Mallarmé ne francise pas des mots latins, selon la méthode de l’écolier limousin, usitée sans succès vers 1889 dans les revues « jeunes ». Mais, amateur de langue neuve, il a le goût des mots et des expressions repris en leur sens étymologique et exact, lorsque ce sens, délaissé par l’usage est devenu d’apparence excentrique et précieuse : ainsi authentique, en tant que. Il représente un peu cet effort érudit et artificiel, qui a d’ailleurs propagé une végétation récente de clichés, cette constante référence, pour en déduire une signification plus pure, au type latin des mots. Je dis bien déduire, et il n’est pas certain que ce soit là un rajeunissement, un baptême des mots français par de l’eau fraîche ; peut-être est-ce sur leur front une cendre inquiétante par laquelle semblent les rappeler leurs pères ensevelis de Rome. Ainsi « les roues assoupissant l’interjection de fleurs », « l’effort à proférer un vocable », « une nudité de héros tendre diffame[1] ». « Cent affiches s’assimilant l’or incompris des jours », « Ne divulgue pas du fait d’un aboi indifférent l’ombre ici insinuée[2]. » Ce n’est pas autrement, mais c’est avec un sens plus robuste des ressorts de la langue que Victor Hugo écrit :
Tout avait la figure intègre du bonheur…
C’est trop peu d’être blanc, le lys était candide…

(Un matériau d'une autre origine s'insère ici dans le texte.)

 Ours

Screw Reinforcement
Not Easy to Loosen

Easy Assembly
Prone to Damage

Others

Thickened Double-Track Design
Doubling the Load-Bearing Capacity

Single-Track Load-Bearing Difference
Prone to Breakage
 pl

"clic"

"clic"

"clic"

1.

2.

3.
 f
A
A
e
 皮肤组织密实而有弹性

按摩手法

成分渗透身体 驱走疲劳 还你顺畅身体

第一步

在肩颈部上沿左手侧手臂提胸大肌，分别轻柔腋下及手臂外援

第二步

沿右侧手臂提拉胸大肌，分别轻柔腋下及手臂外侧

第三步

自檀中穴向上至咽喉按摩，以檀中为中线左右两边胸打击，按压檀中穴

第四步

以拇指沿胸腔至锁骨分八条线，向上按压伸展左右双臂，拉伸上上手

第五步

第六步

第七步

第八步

Mallarmé transfère volontiers une épithète du sens d’objet au sens d’agent :
Des dormeuses parmi leurs seuls bras hasardeux,
entendez jetés au hasard, les enlaçant confusément.
Figurent un souhait de tes sens fabuleux,
entendez non objet de fable, mais qui engendrent des fables. Et rien de plus naturel dans une poésie où les mots sont des foyers de suggestion.